The UK and US governments have opened negotiations on a free trade agreement, with hopes high among the SME exporting community that a planned chapter to help the UK’s 5.9 million small businesses will help them to export their way out of the Covid-19 crisis.

The first round of talks was launched yesterday by UK international trade secretary Liz Truss and US trade representative Robert Lighthizer via videocall, and will be held for approximately two weeks, involving around 100 negotiators on each side. The UK government says that further rounds will take place approximately every six weeks and will be carried out remotely until it is safe to travel.

In her opening comments as discussions began, Truss said: “The US is our largest trading partner and increasing transatlantic trade can help our economies bounce back from the economic challenge posed by coronavirus.”

“We don’t just want any trade agreement. We want an agreement that will work for small business, an agreement that works for consumers and workers, and an agreement that will benefit all regions and nations of the UK,” she added.

Total UK-US trade was valued at £220.9bn last year, making up 19.8% of the UK’s exports. The US currently levies £451mn in tariffs on UK exports each year, with food and farming, manufactured goods and textiles seen benefitting most if these are lifted.

With some 30,000 UK SMEs already exporting to the US, taking into account their needs when striking a deal will be crucial, according to Mike Cherry, national chair of the Federation of Small Businesses (FSB). “For small businesses, the US is the number one single market of choice for importers and exporters for the next three years, which is why these negotiations are so critical. With our economy likely to be suppressed for some time, we are going to need small businesses that trade to lead the way.”

In a recent survey, the FSB found that the US is the most important individual country market for small firms hoping to export over the next three years, with 46% selecting the country.

“Small businesses are already the backbone of the UK’s domestic economy. And especially in these difficult times, we now need to see their share of global trade start to catch up. We can do this by putting SMEs front and centre of all new trade agreements,” says Cherry. “Securing a pro-small business free trade agreement, which includes a comprehensive and dedicated small business chapter, will be essential to addressing the needs and distinct challenges that small firms face when engaged in transatlantic trade.”

To address this, the Department for International Trade (DIT) says it will seek SME-friendly provisions in areas from customs and trade facilitation, services sectors and business mobility to telecommunications, digital trade and intellectual property. With around two-thirds of UK services trade with the US delivered remotely, a digital trade chapter is also planned to maximise opportunities for exporters.

Welcoming this announcement, Julian David, CEO of technology association techUK, which represents 850 UK technology firms – the majority of which are SMEs – says: “The US is one of our most important partners for both exports of UK technology and inward investment in our digital economy. Together, as we move into a post-Covid world, we should aim for progressive, ambitious digital trade provisions that will help build the economy of the future.”

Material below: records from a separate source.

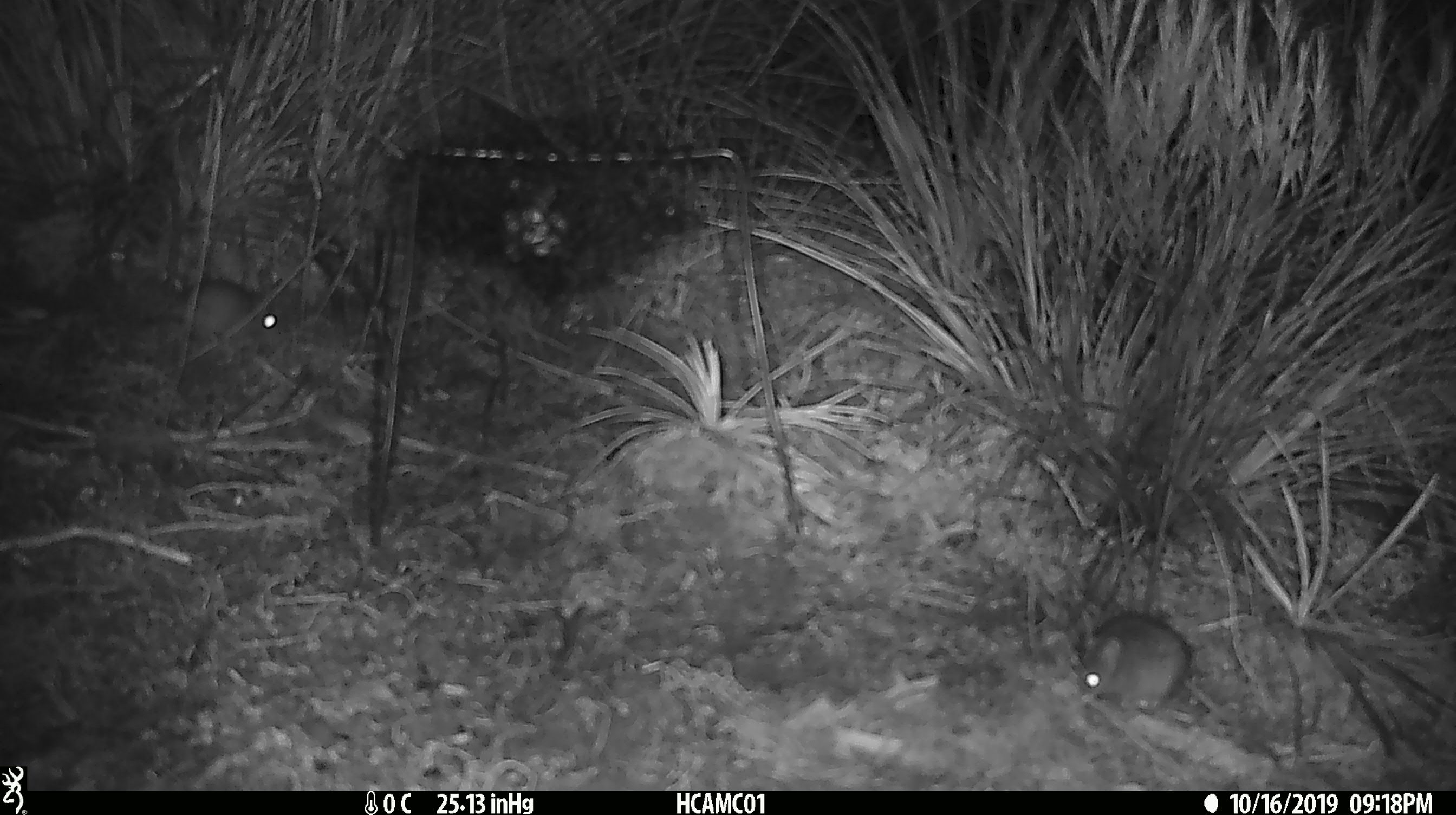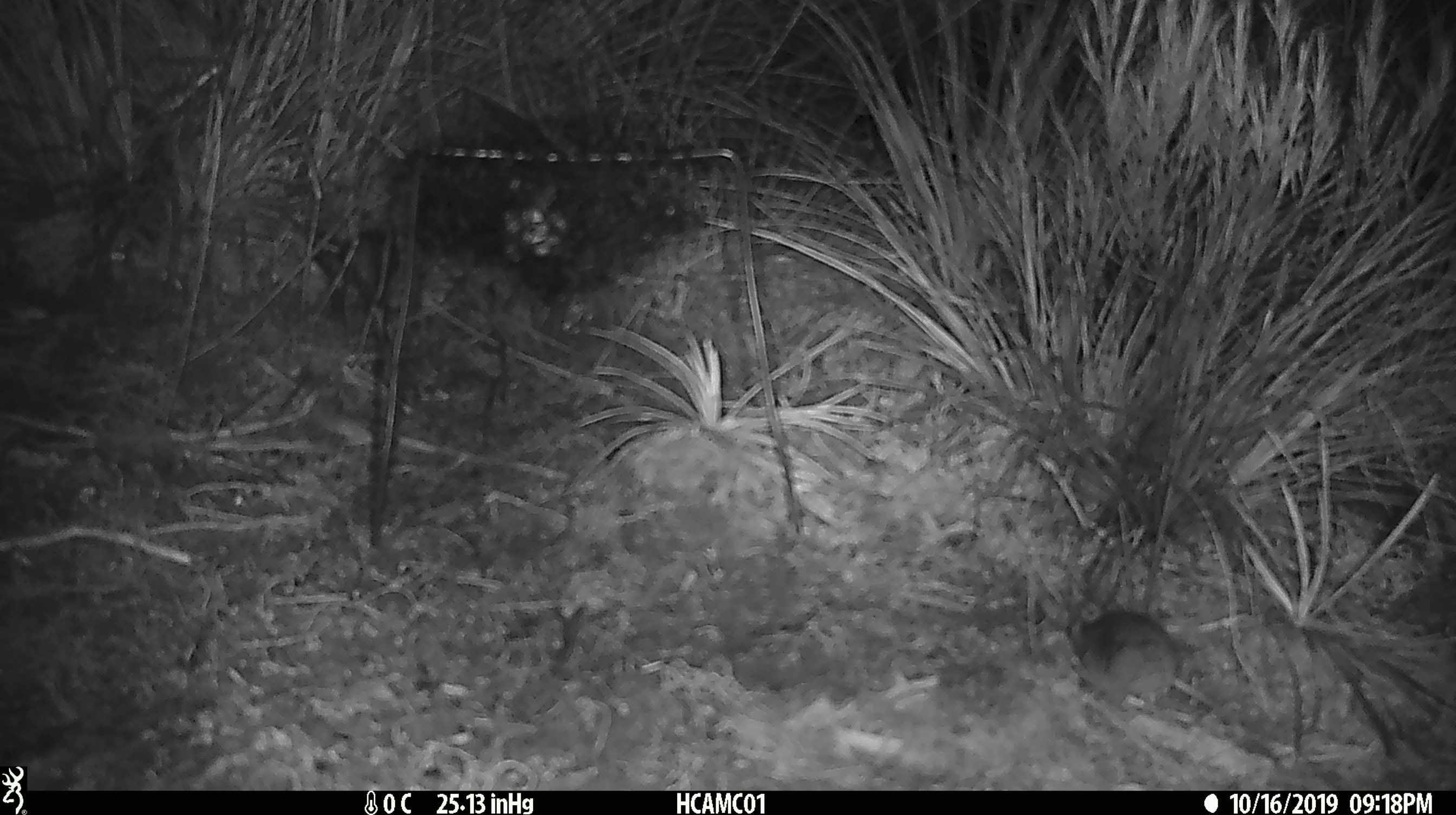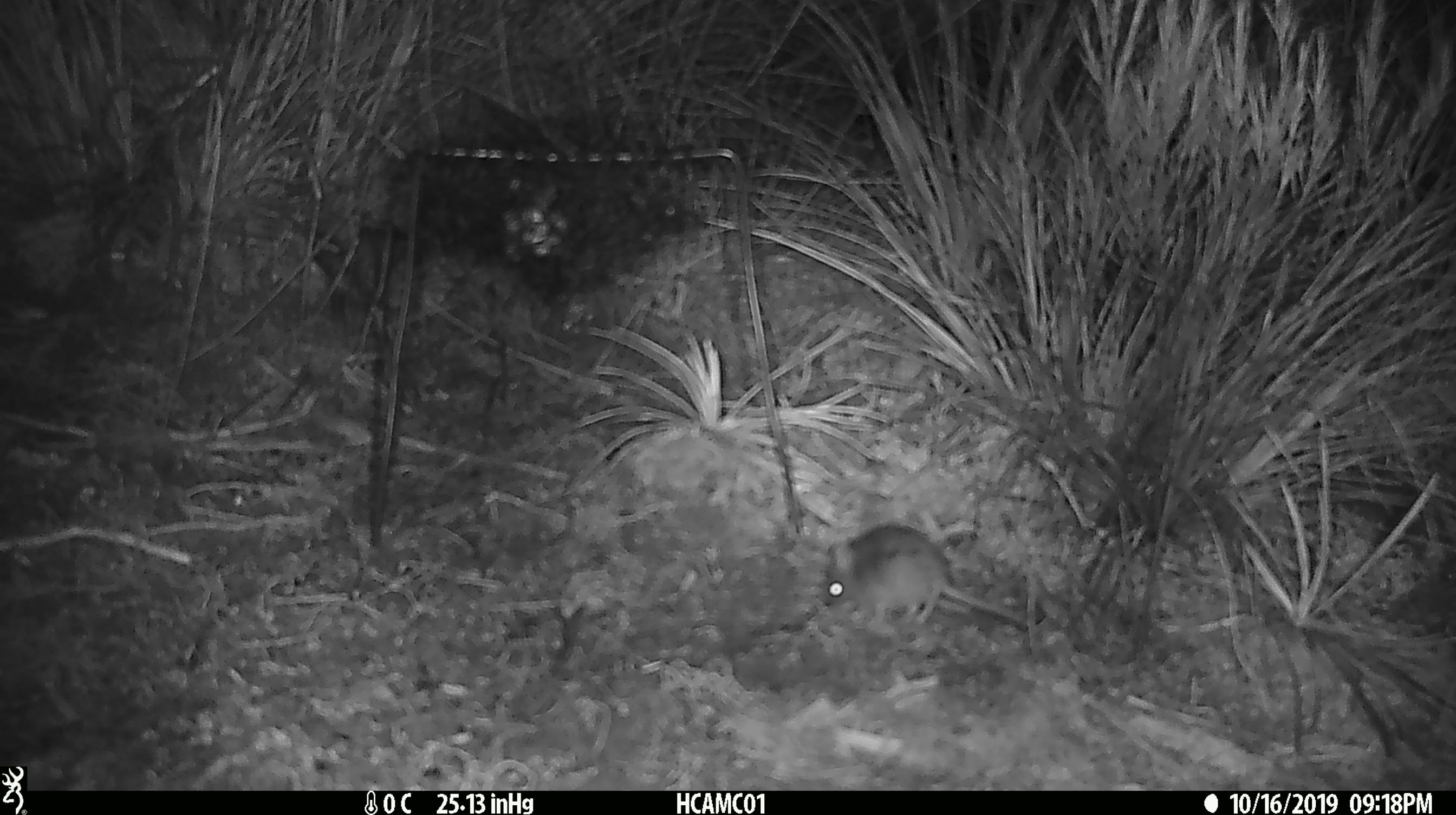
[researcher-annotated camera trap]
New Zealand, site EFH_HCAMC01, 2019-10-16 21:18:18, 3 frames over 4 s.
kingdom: Animalia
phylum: Chordata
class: Mammalia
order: Rodentia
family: Muridae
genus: Mus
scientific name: Mus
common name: mouse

According to the DIT, removing high tariffs on UK products like cheese, ceramics and textiles, which face rates of 17.6%, 28% and 32% respectively, would make UK products significantly more competitive in the US. Also standing to win are exports of steel and aluminium, which are currently subject to wider US tariffs against the EU.

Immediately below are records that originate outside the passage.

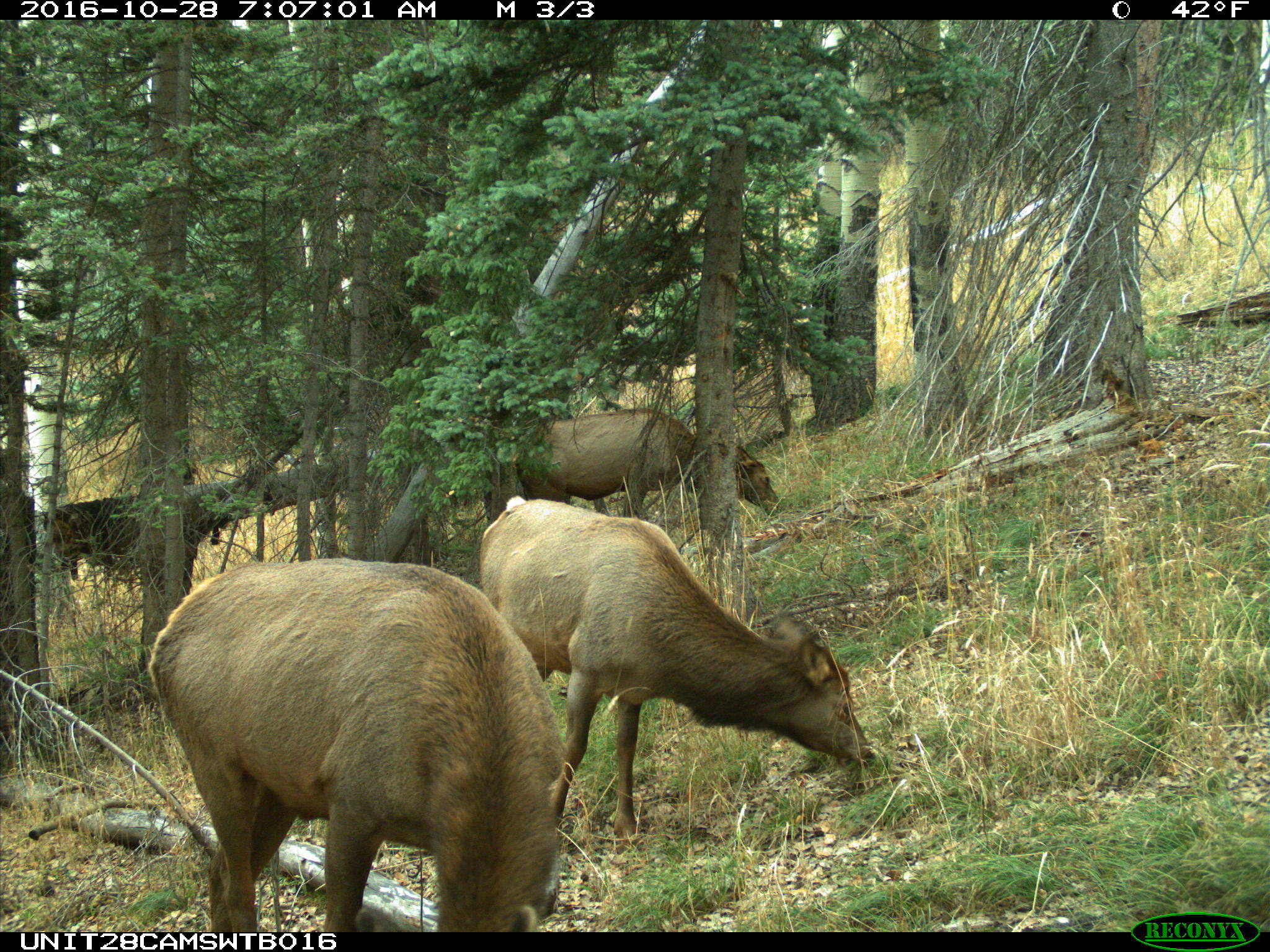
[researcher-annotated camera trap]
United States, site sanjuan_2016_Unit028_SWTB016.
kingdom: Animalia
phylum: Chordata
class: Mammalia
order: Artiodactyla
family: Cervidae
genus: Cervus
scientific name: Cervus elaphus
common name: red deer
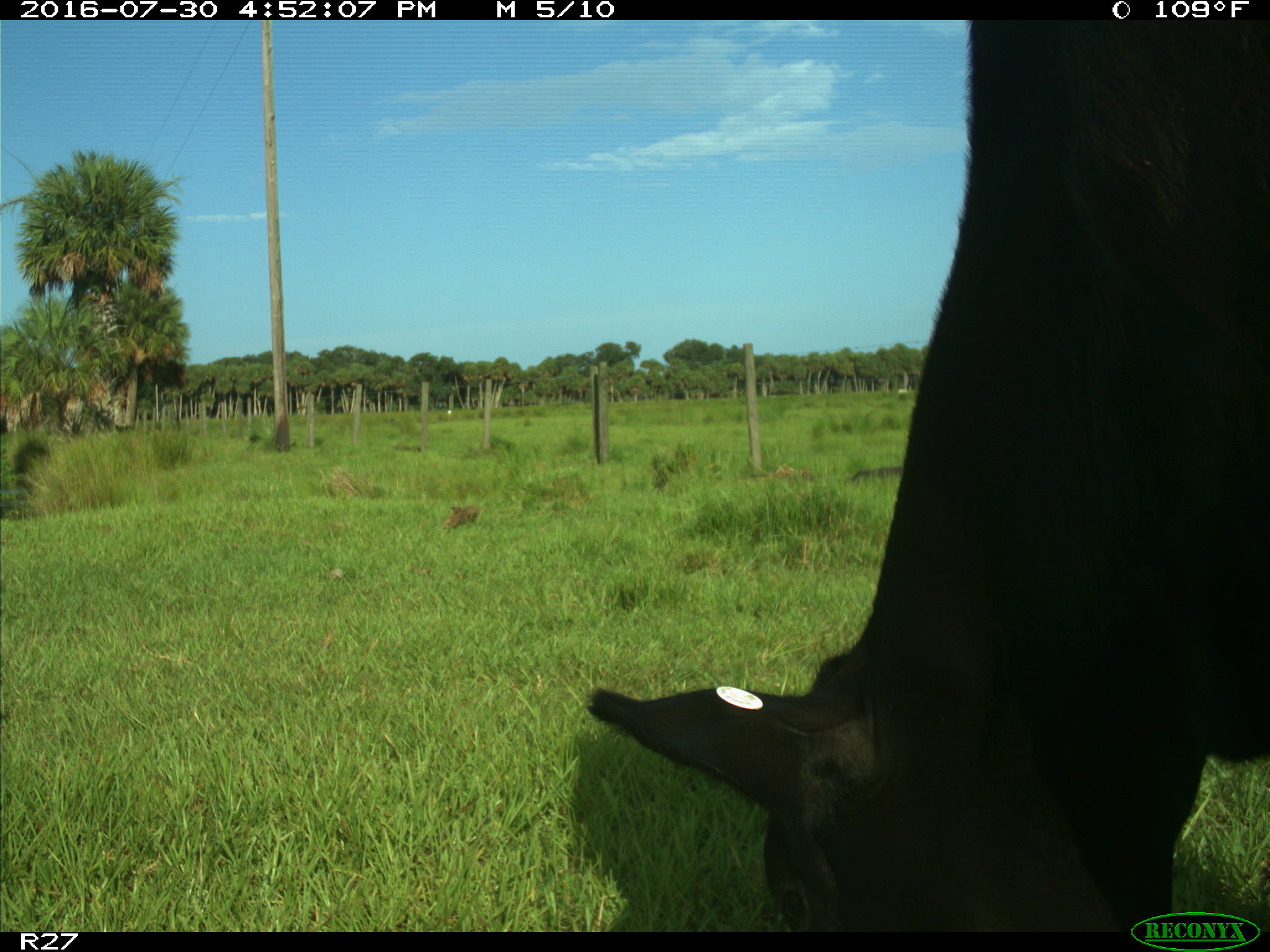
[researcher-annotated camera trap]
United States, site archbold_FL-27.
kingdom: Animalia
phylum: Chordata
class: Mammalia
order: Artiodactyla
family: Bovidae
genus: Bos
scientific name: Bos taurus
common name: domestic cow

If the UK can achieve substantial tariff liberalisation as well as a weighty reduction in the levels of actionable non-tariff measures and regulatory restrictions, the DIT predicts an increase of between  4.3% and 7.7% in exports to the US, and a 4.1 to 8.6% increase in imports.

But while both sides have spoken of their desire to come to an agreement quickly, there are several key sticking points which may hamper progress. The UK’s dependence on food imports is seen as a potential opportunity for the politically powerful US agricultural industry, although the UK government insists it is its domestic farmers who will benefit most. Food labelling standards are also an issue, with the office of the US trade representative stating in 2018 that it considers nutrition labelling – such as the so-called “traffic light” system used in the UK – as a “barrier to trade”.

“I suspect it’s going to be a complicated deal,” says Sean Ramsden, founder of Ramsden International, which exports British grocery products around the world. “My big concern as someone in the food industry is that food and agriculture is likely to be the contentious area here.”

However, he tells GTR that he is optimistic about the opportunities a trade agreement will bring. “We have been exporting British food around the world since 1970. The easier it is to do that and the less regulatory barriers and taxes on UK products entering foreign markets, the more we’ll sell.”